Si l’on sait, depuis Thucydide, que l'Histoire est avant tout une enquête, la matière historique n'en ressemble pas moins à une sorte de pochette surprise. Surtout en matière d'anniversaires et d'éphémérides. On s’en rend compte en ouvrant le très dense ouvrage de Jean-Christophe Buisson, 1917 L’année qui a changé le monde (Perrin) : de jour en jour, de mois en mois, le lecteur y voit défiler les mille-et-un événements qui, retentissants ou imperceptibles, ont contribué à modeler le monde tel que nous le connaissons aujourd'hui.
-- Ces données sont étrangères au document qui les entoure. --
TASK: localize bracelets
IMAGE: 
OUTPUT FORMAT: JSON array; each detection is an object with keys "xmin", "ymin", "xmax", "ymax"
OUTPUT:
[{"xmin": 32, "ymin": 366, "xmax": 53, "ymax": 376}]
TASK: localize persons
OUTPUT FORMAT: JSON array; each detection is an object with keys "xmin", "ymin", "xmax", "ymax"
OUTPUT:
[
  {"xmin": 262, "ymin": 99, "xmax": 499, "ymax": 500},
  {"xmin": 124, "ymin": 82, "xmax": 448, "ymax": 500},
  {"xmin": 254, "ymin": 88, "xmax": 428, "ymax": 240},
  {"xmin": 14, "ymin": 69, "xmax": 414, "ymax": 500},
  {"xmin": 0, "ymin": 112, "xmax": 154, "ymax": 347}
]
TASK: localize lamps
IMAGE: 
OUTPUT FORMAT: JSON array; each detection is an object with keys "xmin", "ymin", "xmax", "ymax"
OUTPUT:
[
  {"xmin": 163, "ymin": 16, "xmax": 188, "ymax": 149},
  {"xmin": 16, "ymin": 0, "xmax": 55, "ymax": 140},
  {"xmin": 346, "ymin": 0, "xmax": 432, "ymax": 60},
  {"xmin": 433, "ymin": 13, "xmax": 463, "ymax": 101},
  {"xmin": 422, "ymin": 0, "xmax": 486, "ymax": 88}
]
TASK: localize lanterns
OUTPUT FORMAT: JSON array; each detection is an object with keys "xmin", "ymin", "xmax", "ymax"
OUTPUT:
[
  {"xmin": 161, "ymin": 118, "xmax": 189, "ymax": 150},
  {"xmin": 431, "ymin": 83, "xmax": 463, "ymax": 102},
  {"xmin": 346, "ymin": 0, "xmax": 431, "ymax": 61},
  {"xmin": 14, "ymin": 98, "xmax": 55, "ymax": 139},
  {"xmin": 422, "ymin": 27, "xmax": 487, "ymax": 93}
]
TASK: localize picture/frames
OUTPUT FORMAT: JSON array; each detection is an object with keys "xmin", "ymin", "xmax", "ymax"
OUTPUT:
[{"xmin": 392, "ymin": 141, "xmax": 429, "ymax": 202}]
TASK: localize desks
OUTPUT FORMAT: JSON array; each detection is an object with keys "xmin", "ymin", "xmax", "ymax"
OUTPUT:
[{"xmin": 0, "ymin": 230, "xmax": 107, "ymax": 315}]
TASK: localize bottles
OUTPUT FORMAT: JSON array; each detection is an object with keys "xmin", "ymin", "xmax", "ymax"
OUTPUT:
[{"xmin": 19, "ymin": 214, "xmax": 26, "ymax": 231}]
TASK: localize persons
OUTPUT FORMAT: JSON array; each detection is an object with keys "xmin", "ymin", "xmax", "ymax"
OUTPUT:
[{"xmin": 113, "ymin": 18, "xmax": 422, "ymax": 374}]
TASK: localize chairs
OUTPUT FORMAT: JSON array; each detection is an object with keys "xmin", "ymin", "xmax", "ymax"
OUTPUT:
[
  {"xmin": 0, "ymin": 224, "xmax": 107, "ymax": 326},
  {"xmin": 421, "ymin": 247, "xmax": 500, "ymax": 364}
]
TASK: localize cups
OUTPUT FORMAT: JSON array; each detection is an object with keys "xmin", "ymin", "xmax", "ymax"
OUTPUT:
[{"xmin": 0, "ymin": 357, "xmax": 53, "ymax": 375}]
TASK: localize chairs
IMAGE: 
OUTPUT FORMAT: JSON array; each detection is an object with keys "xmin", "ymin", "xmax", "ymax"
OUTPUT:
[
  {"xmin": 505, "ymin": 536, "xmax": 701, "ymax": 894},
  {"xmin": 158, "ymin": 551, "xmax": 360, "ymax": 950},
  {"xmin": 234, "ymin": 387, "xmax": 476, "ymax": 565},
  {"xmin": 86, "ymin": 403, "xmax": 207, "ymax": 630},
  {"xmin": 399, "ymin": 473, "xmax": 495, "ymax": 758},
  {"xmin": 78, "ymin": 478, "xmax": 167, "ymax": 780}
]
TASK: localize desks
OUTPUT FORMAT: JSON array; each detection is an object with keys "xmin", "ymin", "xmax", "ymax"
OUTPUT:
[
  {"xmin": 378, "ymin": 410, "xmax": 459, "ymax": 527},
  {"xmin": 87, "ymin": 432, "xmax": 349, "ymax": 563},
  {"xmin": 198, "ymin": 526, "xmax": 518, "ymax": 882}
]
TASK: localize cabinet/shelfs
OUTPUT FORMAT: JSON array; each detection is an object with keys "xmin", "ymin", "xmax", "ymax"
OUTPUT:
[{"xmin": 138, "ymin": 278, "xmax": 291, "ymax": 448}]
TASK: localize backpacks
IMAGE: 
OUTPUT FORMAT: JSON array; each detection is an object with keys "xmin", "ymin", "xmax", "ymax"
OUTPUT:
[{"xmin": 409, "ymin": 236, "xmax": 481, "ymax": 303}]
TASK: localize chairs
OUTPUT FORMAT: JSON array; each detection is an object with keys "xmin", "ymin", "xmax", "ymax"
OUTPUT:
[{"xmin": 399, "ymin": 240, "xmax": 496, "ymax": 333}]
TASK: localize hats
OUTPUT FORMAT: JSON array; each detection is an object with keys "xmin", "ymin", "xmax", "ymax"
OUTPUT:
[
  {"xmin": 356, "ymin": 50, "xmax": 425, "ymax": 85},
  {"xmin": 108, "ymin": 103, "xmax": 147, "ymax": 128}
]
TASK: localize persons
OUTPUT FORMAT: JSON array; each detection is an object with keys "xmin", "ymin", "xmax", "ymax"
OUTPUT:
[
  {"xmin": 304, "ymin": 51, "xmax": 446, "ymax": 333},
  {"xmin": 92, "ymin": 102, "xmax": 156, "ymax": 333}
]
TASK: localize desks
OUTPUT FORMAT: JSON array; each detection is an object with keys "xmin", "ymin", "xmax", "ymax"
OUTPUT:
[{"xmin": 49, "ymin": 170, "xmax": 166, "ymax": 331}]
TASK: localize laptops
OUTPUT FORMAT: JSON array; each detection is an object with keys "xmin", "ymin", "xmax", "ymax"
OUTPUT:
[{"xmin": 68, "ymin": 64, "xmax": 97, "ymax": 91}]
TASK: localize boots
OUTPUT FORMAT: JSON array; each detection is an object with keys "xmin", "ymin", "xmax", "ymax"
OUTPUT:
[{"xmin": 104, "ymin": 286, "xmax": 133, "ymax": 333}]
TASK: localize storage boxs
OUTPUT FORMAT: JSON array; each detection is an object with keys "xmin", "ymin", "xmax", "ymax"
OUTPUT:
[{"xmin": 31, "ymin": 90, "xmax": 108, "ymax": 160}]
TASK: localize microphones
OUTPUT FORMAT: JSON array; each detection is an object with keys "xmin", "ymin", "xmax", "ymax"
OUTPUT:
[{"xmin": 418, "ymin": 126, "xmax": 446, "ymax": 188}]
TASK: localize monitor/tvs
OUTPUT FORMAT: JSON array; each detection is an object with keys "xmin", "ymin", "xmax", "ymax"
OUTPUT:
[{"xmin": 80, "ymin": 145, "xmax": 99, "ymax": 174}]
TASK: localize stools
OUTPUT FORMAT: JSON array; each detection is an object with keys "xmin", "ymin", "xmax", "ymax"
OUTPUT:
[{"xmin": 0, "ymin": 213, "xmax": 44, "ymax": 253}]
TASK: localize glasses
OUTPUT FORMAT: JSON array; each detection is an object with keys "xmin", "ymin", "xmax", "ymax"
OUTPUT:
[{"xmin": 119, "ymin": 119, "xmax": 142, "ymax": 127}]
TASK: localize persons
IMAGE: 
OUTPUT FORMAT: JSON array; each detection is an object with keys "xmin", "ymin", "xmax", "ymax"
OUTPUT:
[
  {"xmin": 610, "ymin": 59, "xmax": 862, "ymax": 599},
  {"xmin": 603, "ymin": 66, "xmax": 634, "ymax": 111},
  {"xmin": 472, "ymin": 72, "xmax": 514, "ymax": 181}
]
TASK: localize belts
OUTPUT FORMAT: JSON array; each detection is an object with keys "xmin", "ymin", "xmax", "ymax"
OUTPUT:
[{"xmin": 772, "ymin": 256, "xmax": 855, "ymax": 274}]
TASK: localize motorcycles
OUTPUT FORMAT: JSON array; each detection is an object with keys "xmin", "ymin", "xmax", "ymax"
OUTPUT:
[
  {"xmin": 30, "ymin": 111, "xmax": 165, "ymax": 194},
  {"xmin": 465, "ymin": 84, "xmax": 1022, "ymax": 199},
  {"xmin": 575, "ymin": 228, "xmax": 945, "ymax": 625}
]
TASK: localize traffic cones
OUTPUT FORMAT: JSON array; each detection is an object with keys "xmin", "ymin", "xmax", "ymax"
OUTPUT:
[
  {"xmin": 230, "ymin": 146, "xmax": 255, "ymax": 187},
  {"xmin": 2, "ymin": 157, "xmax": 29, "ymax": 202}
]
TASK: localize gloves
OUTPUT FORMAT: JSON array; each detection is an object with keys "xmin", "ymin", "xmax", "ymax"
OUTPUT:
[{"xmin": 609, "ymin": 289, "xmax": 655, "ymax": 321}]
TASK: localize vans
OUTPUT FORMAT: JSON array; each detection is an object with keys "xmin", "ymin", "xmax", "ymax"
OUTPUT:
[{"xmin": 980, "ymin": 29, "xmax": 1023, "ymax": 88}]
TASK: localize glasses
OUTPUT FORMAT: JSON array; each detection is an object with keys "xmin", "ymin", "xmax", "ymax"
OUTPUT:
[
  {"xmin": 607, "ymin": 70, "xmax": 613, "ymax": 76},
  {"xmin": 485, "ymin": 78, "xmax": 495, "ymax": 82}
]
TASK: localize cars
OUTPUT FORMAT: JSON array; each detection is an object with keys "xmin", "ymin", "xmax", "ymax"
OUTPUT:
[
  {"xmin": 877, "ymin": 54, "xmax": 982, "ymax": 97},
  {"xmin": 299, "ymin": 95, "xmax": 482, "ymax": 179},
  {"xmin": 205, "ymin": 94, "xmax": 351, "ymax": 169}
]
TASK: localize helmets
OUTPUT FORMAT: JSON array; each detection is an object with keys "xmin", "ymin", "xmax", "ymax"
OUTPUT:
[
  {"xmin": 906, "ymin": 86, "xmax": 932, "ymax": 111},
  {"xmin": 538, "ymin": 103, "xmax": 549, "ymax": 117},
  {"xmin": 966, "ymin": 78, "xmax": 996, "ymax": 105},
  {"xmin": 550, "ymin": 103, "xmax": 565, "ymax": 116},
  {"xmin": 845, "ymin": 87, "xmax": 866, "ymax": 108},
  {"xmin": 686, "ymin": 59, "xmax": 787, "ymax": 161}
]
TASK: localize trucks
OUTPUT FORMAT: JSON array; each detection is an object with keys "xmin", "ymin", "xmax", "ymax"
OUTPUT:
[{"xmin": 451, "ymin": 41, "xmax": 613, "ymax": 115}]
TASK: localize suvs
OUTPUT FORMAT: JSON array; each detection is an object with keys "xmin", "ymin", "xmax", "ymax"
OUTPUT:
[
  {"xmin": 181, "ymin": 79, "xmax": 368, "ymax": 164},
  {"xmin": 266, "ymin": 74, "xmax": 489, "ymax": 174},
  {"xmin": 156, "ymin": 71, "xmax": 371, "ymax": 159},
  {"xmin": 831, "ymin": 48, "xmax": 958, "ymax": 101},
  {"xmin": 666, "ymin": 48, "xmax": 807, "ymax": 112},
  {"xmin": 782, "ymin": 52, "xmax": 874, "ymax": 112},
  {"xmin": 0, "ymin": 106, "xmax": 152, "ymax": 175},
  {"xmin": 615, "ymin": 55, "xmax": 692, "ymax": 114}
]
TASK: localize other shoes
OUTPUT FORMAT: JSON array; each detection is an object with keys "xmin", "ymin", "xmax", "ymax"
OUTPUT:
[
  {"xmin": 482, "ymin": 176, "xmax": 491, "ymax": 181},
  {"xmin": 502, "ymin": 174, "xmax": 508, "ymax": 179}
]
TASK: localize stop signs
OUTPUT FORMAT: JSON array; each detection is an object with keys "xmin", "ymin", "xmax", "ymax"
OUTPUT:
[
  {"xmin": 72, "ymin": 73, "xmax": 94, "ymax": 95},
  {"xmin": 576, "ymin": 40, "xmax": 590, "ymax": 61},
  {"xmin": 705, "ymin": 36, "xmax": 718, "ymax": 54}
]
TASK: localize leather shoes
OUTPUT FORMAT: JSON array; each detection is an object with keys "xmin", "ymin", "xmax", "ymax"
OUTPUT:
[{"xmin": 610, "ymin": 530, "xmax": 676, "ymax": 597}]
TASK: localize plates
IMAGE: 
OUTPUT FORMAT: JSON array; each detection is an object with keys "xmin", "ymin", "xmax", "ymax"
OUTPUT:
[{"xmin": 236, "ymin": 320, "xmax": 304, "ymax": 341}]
Parmi ces événements apparemment anodins, citons, à la date des 27 et 28 octobre 1917, les perquisitions policières dans plusieurs locaux de l'Action française à Paris et en province, ainsi qu’aux domiciles de Léon Daudet et Charles Maurras. La police espérait y trouver un arsenal de guérilleros antirépublicains, prêts pour le coup de force terroriste. Las, les fonctionnaires ne tombèrent que sur quelques armes inoffensives dites de « panoplie »), des tracts d'avant-guerre et des photographies du duc d'Orléans. L’affaire, éventée, ridiculisa le gouvernement de Paul Painlevé et précipita sa chute. Quelques jours plus tard, le « Tigre » Georges Clemenceau lui succédait. Anecdotique, cette histoire ? Certes, mais elle résonne étrangement à nos oreilles, alors qu'il y a quelques semaines le tout Paris journalistique bruissait d'un prétendu « terrorisme d'ultra-droite », à propos des velléités incertaines de quelques pieds-nickelés. Et ce, un siècle, jour pour jour ou presque, après cette pathétique « affaire des Panoplies » ! Pour un peu, on serait tenté de croire que l'Histoire n est que cycles et répétitions.
Le siècle de 1917
Et pourtant, à appréhender plus sérieusement la terrible année 1917 il semble surtout qu'elle soit l'année rupture. Plus encore que 1914 qui, au rythme du tocsin et au son des trompettes régimentaires, fut le chant du cygne du vieux monde. D’avantage, aussi, que 1918 qui, à bien des égards, fut l'année de revanche des nationalités (tchèque, finlandaise, polonaise, estonienne, lituanienne, lettonne, yougoslave) face aux Empires déchus. Dans un livre bien connu paru aux éditions Pygmalion, Dominique Venner évoquait le « siècle de 1914 ». Et si le XXe siècle était plutôt né en 1917 ? Au cœur du conflit, 1917 est l’année charnière parce qu’elle est l’année-Monde. Elle est l’année des globalismes.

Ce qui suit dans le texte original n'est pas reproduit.